I whirl around, finding Seth right behind me, his brows tented in concern. “Are you all right?” he asks.

I wince, not knowing how to answer that question. I want to tell him yes, but I don’t think I can. If I tell him no, he’s going to immediately assume it’s about his sexuality, which isn’t necessarily the case. It’s everything. It’s my fucked up life and how Hunter won’t text me back and Charlie doesn’t care, and how my parents want to use me as a pawn in their divorce.

With a very long sigh, I say, “I need some peace and quiet right now, Seth.”

“Alone?”

I nod and my heart pulls at Seth’s grimace.

“Is it because of what I said?” Seth asks, his hand grabbing mine. “I don’t want you to think I don’t care for you, Rachel, because I do. I care for you so much. Please, don’t think—”

He stops at the shake of my head. “It’s fine, Seth. It’s not you. It’s been a hard few months with Hunter being gone and my parents’ divorce. I just want to be alone.”

Seth nods while releasing my hand, and I continue by myself up the steps, holding back the sobs clawing their way up and blinking away the tears threatening to fall. It’s quiet when I make it to the landing. I can still hear everyone’s shouting and the bass playing in the living room, but at least I can hear myself think better.

Without knocking, I push the door open to the first room on my left, pausing in the doorway, my heart dropping to my feet, as I watch Mike on the bed, legs wrapped around his waist as he thrusts into someone. His jeans are tangled around his feet, his boxers hanging around his knees, his bare ass facing me while the girl he’s fucking moans beneath him.

I don’t know whether to laugh or scream. I guess this explains where Mike has been the whole night.
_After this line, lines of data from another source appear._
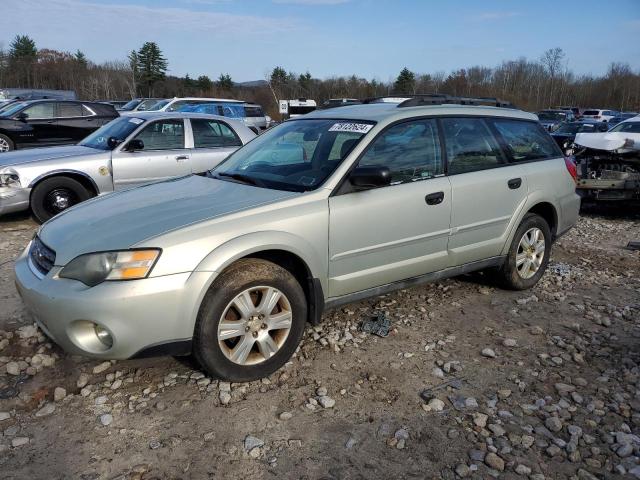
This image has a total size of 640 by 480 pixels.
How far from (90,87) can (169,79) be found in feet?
47.6

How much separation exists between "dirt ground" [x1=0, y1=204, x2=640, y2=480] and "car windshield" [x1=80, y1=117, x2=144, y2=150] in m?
3.54

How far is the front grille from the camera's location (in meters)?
3.14

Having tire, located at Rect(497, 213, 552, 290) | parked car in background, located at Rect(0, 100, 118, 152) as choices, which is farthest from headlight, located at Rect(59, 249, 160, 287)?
parked car in background, located at Rect(0, 100, 118, 152)

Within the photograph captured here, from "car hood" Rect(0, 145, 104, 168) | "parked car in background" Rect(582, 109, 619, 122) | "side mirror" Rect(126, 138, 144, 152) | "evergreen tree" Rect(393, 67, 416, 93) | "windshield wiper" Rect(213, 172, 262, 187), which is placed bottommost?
"windshield wiper" Rect(213, 172, 262, 187)

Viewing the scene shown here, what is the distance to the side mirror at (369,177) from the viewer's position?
11.3ft

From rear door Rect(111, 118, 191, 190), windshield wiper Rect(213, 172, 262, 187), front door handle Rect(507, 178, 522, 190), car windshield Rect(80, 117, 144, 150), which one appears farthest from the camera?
car windshield Rect(80, 117, 144, 150)

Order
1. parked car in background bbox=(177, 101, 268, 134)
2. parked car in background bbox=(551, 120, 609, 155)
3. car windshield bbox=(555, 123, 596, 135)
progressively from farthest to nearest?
car windshield bbox=(555, 123, 596, 135) < parked car in background bbox=(177, 101, 268, 134) < parked car in background bbox=(551, 120, 609, 155)

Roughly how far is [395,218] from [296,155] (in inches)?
36.4

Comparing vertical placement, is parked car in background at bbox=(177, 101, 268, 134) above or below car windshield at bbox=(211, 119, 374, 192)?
above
My eyes widen when I see the girl he’s with, her eyes meeting mine, a gasp escaping her as her hands smack Mike’s shoulder.

“Get off me!” Charlie shouts while unwrapping her legs from Mike’s waist. “Rachel is here, you fucking idiot.”

“Huh?” Mike glances over his shoulder, his gaze lust-filled, his face flushed.

His eyes flutter as he realizes who he’s staring at and he scrambles away from Charlie, tripping over his own jeans and falling onto the floor. I avert my eyes, saving them from seeing something I definitely don’t want to see while I hear Charlie zipping her pants. There’s a very loud thud and I don’t dare look to see if it’s Charlie on the floor now, or if it’s Mike still tripping over himself. Turning on my heel, I make a dash of the stairs, hoping to forget ever seeing this.

“Rachel!” Charlie shouts from behind me, my name echoing in the hallway, but I don’t stop. I need to get out of here. I don’t even know what I can tell her, but all I feel is anger that she’s kept this from me. And I don’t even understand why I’m angry with her. It’s stupid. I’m being absolutely stupid.

“Rachel! Stop!”

Charlie grabs my hand and I’m suddenly being pulled away from the stairs and back up the landing. She grabs my shoulders, looking me square in the eye. I’ve never seen her hair look this messy in my life. She’s tried to tame the locks by pushing them behind her ears, but it’s not working and her bright red lipstick is smeared onto her cheek.